→ TÂCHES À RÉALISER:
A) D'après l'article sur le partenariat régional en Asie-Pacifique, quelle part du PIB mondial les 21 nations de l'Apec génèrent-elles ?
B) Traduisez en anglais la phrase suivante de l'article sur le partenariat régional en Asie-Pacifique : « En coulisses, leurs tractations ont été toutefois beaucoup moins harmonieuses. »
C) Reproduisez fidèlement le passage de l'article sur le partenariat régional en Asie-Pacifique qui s'ouvre sur les mots « Les Echos | » et se clôt sur « ou encore australien. ».

→ TEXTE SOURCE:
******

Partenariat régional en Asie-Pacifique : Taïwan au coeur crispations

Les Echos | 14 novembre 2021

Partenariat régional en Asie-Pacifique : Taïwan au coeur crispations

Par Yann Rousseau

A l’issue de leur sommet virtuel, ce week-end, les leaders de 21 nations de l’Asie-Pacifique, réunis au sein de l’Apec (Coopération économique pour l’Asie-Pacifique), ont réussi à mettre en scène un minimum d’unanimité pour promettre une nouvelle phase de libéralisation du commerce dans la région afin de faciliter la reprise économique après la pandémie de Covid-19. « Nous soutenons les efforts en cours pour conclure, ratifier et mettre en oeuvre les accords commerciaux dans la région », ont assuré, dans leur communiqué final, les dirigeants chinois, américain, japonais, sud-coréen, russe ou encore australien.

A court terme, les 21 nations, qui génèrent 60 % du PIB mondial, se sont même engagées à baisser les tarifs douaniers qui freinent encore la circulation des masques, des vaccins et autres équipements médicaux.

Des tractations délicates

En coulisses, leurs tractations ont été toutefois beaucoup moins harmonieuses. Les pays de la zone se retrouvant happés, malgré eux, dans le bras de fer stratégique sino-américain qui se focalise désormais sur l’adhésion éventuelle de Taïwan au grand pacte de libre-échange régional, baptisé CPTPP (« Comprehensive and Progressive Agreement for Trans-Pacific Partnership »).

Tous membres de l’Apec, les 11 signataires (le Canada, l’Australie, Brunei, le Chili, le Japon, la Malaisie, le Mexique, la Nouvelle-Zélande, le Pérou, Singapour et le Vietnam) de ce grand traité, que les Etats-Unis avaient quitté sur ordre de Donald Trump en 2017 , ont pris acte en septembre dernier des candidatures officielles de Pékin et de Taipei à leur pacte. Ils ont aussi été avertis, au même moment, que la Chine ne tolérerait pas une adhésion de Taïwan , qui est pourtant soutenue directement par le Japon, le grand allié des Etats-Unis dans la région.

Des standards exigeants

Refusant de choisir entre Pékin et Washington, les nations membres du CPTPP vont devoir étudier cet épineux dossier avec prudence. « Si l’on s’intéresse seulement aux prérequis techniques pour pouvoir intégrer cet accord, il est probable que Taïwan sera en mesure de les remplir bien avant la Chine », rappelle Fukunari Kimura, un professeur spécialiste des enjeux commerciaux internationaux à la Keio University. « Son système économique est beaucoup plus proche du modèle libéral occidental alors que la Chine devrait, si elle voulait vraiment adhérer, engager de très profondes réformes, notamment sur le poids de ses sociétés d’Etat », insiste l’expert.

******

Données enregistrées
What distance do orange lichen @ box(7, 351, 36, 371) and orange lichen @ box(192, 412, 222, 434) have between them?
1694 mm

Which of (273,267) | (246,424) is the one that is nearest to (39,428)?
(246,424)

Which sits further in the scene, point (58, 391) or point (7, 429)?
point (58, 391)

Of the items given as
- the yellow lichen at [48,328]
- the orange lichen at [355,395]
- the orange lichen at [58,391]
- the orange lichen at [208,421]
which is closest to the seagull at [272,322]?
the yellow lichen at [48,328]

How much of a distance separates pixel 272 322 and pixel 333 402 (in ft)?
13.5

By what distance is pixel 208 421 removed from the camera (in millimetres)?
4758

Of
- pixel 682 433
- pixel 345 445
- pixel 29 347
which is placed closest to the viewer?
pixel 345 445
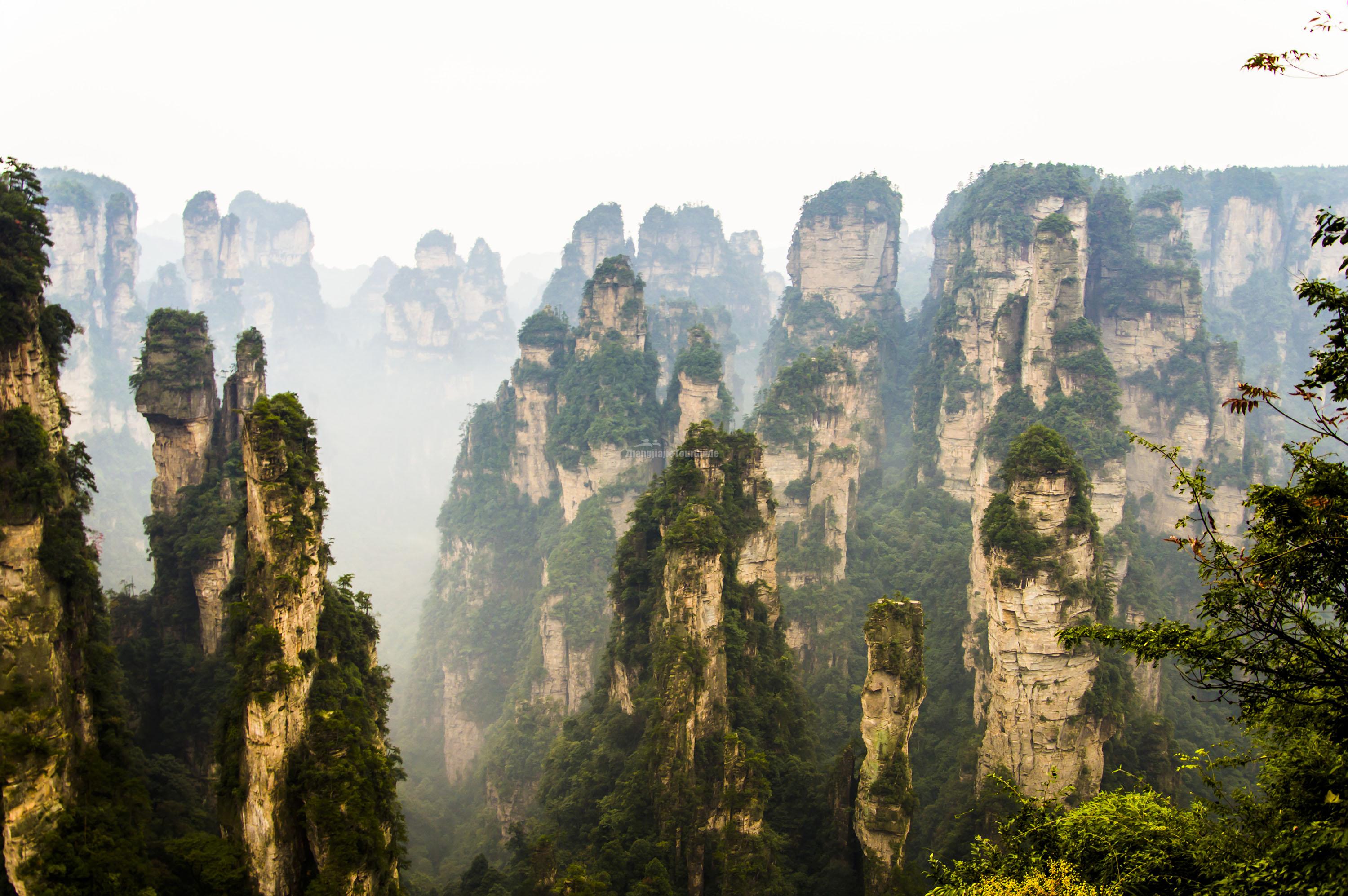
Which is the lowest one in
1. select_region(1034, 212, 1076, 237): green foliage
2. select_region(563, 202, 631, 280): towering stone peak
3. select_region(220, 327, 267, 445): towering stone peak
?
select_region(220, 327, 267, 445): towering stone peak

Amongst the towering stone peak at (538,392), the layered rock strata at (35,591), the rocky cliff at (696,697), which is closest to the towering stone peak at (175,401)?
the layered rock strata at (35,591)

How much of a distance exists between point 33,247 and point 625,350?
137 ft

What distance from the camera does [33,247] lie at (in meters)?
20.8

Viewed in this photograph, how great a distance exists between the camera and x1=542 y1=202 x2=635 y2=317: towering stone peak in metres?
102

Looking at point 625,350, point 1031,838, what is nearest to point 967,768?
point 1031,838

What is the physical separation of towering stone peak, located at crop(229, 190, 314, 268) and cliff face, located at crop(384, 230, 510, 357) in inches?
868

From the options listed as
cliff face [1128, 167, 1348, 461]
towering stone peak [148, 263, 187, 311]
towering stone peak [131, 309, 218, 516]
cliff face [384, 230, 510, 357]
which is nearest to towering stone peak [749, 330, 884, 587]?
towering stone peak [131, 309, 218, 516]

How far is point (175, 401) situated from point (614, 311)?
3443 cm

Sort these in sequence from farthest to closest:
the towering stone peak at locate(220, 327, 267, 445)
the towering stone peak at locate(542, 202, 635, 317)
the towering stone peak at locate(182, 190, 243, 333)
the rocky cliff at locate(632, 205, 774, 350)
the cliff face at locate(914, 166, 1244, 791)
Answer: the towering stone peak at locate(182, 190, 243, 333) → the rocky cliff at locate(632, 205, 774, 350) → the towering stone peak at locate(542, 202, 635, 317) → the towering stone peak at locate(220, 327, 267, 445) → the cliff face at locate(914, 166, 1244, 791)

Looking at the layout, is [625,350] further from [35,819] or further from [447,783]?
[35,819]

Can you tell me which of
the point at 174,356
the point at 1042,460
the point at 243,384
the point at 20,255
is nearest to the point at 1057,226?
the point at 1042,460

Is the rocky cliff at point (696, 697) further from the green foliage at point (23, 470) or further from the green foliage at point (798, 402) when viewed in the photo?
the green foliage at point (23, 470)

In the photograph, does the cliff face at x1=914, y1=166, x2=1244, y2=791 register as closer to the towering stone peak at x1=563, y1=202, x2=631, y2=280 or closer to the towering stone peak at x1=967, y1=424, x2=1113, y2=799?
the towering stone peak at x1=967, y1=424, x2=1113, y2=799

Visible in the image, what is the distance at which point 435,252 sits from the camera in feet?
426
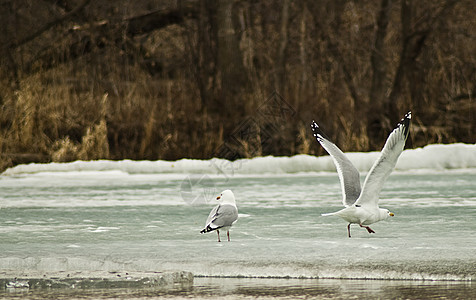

******

→ LISTE DES SOLUTIONS:
A) Elles génèrent 60 % du PIB mondial.

B) Behind the scenes, however, their negotiations were much less harmonious.

C)
Les Echos | 14 novembre 2021

Partenariat régional en Asie-Pacifique : Taïwan au coeur crispations

Par Yann Rousseau

A l’issue de leur sommet virtuel, ce week-end, les leaders de 21 nations de l’Asie-Pacifique, réunis au sein de l’Apec (Coopération économique pour l’Asie-Pacifique), ont réussi à mettre en scène un minimum d’unanimité pour promettre une nouvelle phase de libéralisation du commerce dans la région afin de faciliter la reprise économique après la pandémie de Covid-19. « Nous soutenons les efforts en cours pour conclure, ratifier et mettre en oeuvre les accords commerciaux dans la région », ont assuré, dans leur communiqué final, les dirigeants chinois, américain, japonais, sud-coréen, russe ou encore australien.